Directions for this task:
Render the items from the line containing "Looking at this" through the line containing "Answer: (x=145, y=311)" as a numbered list, leaving out blank lines.

Records provided:

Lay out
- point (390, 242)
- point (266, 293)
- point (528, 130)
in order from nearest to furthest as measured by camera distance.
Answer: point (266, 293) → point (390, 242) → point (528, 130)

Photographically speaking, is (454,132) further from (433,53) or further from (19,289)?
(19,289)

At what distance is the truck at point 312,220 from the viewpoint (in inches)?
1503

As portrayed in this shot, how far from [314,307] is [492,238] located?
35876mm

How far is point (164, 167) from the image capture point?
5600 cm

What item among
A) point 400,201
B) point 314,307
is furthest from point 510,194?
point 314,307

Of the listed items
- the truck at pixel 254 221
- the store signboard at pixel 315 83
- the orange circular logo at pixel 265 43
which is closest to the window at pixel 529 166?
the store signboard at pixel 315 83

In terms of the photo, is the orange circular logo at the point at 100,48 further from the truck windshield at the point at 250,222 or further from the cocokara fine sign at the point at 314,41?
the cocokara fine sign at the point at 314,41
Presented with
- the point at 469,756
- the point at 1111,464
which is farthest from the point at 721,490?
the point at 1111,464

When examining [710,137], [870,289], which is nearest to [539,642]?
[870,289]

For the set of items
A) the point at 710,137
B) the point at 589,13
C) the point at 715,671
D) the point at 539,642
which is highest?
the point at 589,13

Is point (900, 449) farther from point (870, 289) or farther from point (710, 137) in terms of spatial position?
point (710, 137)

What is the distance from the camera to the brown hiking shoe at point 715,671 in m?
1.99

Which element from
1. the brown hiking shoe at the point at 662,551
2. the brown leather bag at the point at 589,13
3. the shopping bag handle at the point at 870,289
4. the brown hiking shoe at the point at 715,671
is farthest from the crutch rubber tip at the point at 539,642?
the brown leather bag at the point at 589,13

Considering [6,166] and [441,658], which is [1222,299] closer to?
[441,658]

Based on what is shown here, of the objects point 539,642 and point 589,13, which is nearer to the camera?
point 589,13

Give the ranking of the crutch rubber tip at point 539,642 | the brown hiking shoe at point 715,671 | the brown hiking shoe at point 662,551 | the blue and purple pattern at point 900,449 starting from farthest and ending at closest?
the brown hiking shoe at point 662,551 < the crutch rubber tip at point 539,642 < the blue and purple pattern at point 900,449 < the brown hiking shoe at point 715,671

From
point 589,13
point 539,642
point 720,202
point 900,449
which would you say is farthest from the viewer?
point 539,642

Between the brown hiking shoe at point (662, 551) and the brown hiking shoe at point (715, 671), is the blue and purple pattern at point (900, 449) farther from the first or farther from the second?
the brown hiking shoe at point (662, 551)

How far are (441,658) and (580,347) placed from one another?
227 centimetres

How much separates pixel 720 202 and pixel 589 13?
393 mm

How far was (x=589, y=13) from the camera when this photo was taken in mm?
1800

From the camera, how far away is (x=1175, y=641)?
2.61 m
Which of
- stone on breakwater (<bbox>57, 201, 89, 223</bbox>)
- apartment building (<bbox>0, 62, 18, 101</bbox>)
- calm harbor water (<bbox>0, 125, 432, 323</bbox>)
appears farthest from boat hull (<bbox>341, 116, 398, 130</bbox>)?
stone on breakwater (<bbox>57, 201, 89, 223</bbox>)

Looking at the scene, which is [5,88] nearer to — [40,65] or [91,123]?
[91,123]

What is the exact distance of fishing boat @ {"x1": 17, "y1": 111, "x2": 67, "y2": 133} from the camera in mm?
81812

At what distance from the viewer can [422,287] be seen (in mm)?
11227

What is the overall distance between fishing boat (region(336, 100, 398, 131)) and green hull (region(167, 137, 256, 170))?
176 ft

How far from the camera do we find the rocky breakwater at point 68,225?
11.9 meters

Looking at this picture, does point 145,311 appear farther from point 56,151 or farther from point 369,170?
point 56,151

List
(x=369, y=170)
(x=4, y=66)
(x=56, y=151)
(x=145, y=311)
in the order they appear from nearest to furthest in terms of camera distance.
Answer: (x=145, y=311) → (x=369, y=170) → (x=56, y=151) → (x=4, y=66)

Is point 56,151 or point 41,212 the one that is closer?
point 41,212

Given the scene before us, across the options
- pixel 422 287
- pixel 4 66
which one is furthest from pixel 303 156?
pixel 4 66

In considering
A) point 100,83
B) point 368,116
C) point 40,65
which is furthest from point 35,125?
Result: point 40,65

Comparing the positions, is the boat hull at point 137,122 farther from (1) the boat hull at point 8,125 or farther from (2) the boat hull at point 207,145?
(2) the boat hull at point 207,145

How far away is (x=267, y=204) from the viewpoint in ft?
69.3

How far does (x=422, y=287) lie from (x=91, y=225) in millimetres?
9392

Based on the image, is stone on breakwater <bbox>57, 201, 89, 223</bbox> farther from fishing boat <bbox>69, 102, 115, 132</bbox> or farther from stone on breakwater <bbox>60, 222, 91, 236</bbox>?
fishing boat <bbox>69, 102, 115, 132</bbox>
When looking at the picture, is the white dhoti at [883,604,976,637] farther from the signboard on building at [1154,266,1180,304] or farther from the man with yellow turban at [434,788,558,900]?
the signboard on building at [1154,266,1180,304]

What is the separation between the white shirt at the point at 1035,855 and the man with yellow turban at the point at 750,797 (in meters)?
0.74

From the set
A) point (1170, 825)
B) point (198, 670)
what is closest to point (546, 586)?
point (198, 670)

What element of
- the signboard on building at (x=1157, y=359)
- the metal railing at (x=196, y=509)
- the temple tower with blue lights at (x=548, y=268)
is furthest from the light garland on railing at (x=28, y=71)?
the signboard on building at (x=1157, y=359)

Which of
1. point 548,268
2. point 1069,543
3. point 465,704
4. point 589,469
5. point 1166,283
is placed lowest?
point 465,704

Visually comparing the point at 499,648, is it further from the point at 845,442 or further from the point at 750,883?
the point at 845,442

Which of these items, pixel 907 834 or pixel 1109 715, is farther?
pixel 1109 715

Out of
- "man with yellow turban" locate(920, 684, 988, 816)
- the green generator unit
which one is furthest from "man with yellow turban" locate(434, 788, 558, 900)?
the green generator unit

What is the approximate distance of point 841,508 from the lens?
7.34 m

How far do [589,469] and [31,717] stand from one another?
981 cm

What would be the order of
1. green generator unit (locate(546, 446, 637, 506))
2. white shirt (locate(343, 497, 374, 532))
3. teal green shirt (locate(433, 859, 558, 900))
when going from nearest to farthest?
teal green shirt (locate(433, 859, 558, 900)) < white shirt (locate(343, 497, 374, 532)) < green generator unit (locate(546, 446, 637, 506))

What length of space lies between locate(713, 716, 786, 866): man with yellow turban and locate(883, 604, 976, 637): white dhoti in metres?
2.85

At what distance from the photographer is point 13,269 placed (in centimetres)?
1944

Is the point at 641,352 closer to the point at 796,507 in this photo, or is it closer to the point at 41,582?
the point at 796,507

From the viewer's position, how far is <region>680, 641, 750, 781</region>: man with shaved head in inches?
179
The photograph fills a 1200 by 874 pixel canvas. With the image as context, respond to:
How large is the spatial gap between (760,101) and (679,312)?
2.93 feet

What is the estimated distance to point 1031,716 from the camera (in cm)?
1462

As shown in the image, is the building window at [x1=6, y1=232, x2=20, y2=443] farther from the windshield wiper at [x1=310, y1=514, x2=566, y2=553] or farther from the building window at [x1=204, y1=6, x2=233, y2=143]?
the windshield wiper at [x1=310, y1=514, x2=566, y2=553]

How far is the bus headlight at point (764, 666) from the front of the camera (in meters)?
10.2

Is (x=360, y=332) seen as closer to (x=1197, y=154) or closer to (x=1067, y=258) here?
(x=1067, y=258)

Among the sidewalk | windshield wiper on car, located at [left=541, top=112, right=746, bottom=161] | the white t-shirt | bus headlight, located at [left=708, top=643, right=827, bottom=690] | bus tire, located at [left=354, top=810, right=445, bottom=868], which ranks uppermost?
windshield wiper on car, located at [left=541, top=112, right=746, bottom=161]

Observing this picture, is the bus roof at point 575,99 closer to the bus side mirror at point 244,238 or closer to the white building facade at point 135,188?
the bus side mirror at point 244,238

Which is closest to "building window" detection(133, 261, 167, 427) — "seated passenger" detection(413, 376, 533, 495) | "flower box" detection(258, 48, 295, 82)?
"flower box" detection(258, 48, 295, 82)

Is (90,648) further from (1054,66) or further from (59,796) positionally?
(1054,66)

Correct output:
1. Looking at this picture, does point 145,311 appear farther from point 56,151 or farther from point 369,170?
2. point 56,151
3. List
4. (x=369, y=170)
5. (x=4, y=66)
6. (x=56, y=151)
7. (x=145, y=311)
8. in the order they appear from nearest to furthest in terms of camera distance.
9. Answer: (x=145, y=311) → (x=369, y=170) → (x=56, y=151) → (x=4, y=66)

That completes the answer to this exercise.